DATA ROWS ▸
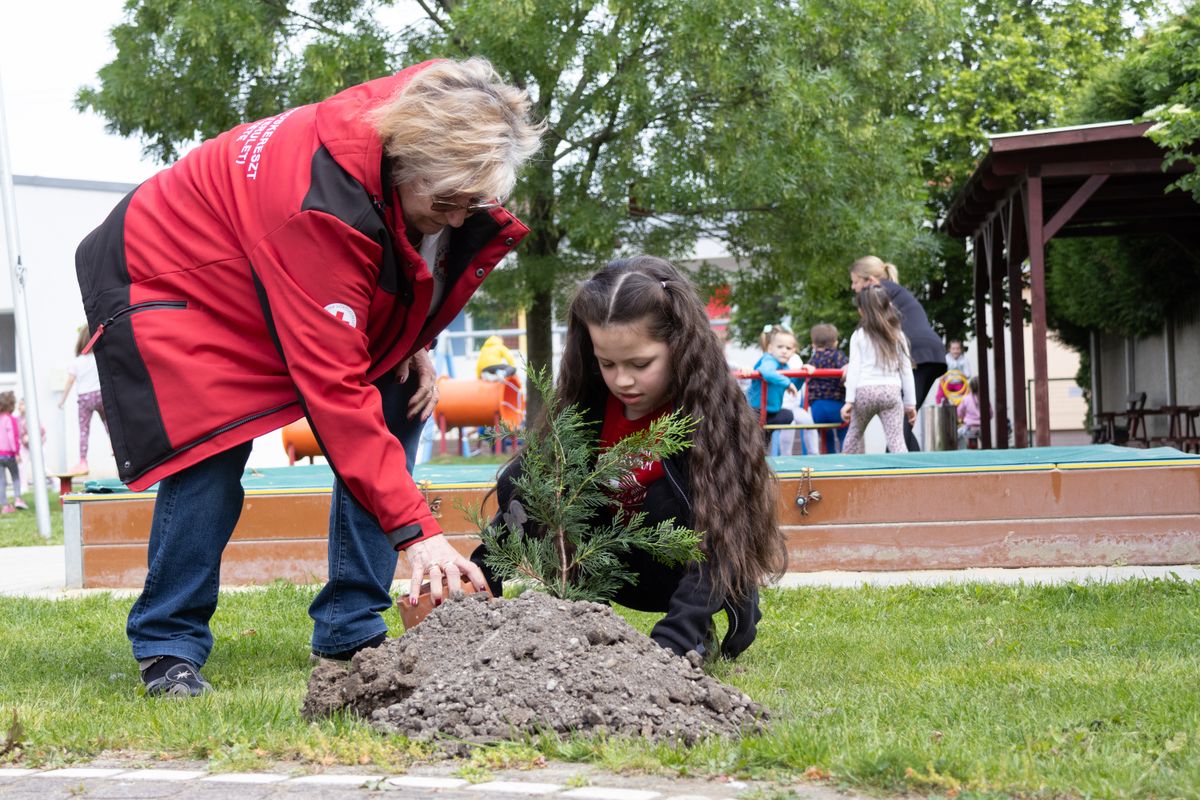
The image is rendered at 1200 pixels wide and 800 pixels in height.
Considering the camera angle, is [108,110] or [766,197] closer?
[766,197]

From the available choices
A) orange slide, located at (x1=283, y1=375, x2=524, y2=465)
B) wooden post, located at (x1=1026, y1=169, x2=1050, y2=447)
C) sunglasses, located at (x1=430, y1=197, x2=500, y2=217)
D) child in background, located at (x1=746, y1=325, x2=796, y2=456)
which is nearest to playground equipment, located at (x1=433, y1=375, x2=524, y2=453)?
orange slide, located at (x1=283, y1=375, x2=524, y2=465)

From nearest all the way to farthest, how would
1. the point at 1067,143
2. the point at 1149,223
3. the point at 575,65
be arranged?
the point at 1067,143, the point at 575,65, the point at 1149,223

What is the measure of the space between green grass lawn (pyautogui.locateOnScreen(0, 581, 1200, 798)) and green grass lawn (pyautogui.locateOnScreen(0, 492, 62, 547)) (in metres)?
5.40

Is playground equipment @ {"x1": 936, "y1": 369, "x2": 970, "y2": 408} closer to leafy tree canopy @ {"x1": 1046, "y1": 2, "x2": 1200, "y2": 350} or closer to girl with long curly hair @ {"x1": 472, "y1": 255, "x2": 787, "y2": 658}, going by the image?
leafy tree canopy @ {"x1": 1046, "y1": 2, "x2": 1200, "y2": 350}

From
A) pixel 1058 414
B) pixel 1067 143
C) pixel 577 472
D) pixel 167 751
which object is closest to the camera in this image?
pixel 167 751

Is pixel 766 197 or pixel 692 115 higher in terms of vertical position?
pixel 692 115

...

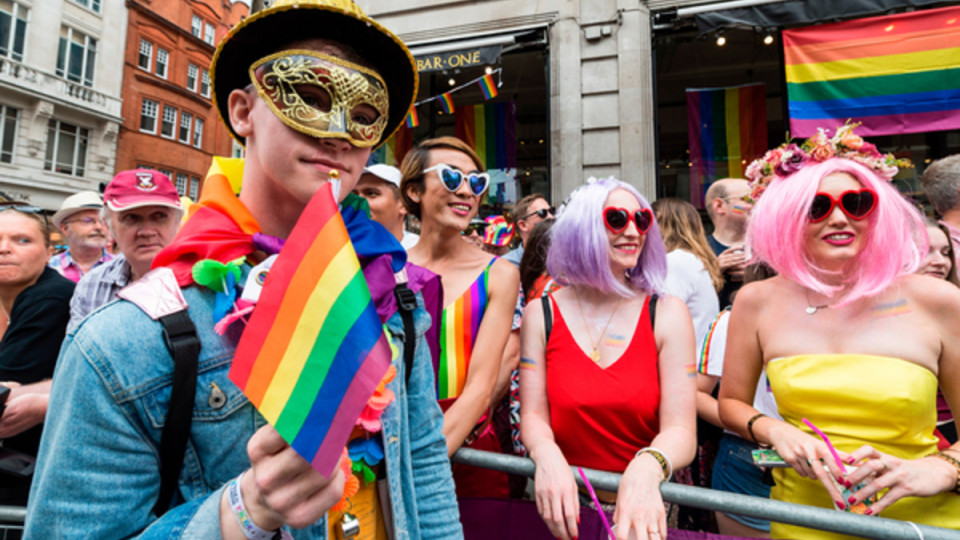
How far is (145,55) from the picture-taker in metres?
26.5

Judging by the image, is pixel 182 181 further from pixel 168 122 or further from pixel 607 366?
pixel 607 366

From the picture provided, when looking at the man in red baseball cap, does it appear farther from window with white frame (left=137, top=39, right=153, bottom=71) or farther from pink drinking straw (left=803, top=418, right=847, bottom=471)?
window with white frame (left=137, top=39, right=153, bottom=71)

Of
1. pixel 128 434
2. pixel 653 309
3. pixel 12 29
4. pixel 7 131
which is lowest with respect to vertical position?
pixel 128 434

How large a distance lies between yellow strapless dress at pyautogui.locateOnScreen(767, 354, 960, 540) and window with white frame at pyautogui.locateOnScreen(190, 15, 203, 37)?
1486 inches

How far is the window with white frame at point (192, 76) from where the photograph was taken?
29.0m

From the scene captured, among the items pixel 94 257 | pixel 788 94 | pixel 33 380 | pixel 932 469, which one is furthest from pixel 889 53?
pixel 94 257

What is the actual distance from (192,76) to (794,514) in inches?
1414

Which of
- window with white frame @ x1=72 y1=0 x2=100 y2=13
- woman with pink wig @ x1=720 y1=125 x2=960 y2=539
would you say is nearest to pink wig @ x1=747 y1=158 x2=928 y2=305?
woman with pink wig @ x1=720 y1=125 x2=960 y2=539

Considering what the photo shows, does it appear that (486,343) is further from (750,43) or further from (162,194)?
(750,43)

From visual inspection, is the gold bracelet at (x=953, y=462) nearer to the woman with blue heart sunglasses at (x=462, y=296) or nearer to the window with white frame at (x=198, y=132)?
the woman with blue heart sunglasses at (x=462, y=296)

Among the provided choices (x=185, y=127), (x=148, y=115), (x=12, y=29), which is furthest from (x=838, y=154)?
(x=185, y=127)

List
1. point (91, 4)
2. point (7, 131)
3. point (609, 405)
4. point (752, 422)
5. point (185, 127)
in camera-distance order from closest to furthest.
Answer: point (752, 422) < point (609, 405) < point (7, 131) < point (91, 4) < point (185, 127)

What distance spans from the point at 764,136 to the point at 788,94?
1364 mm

YOUR INSTRUCTIONS ▸ Which lines in the records above contain the string "pyautogui", with case counting? Locate each one and copy it out in full.

FINAL RESULT ▸
What is the measure of the space between green grass lawn (pyautogui.locateOnScreen(0, 581, 1200, 798)) and green grass lawn (pyautogui.locateOnScreen(0, 492, 62, 547)) (in metres)?
How large a distance lies between yellow strapless dress at pyautogui.locateOnScreen(767, 354, 960, 540) and window with white frame at pyautogui.locateOnScreen(190, 15, 203, 37)?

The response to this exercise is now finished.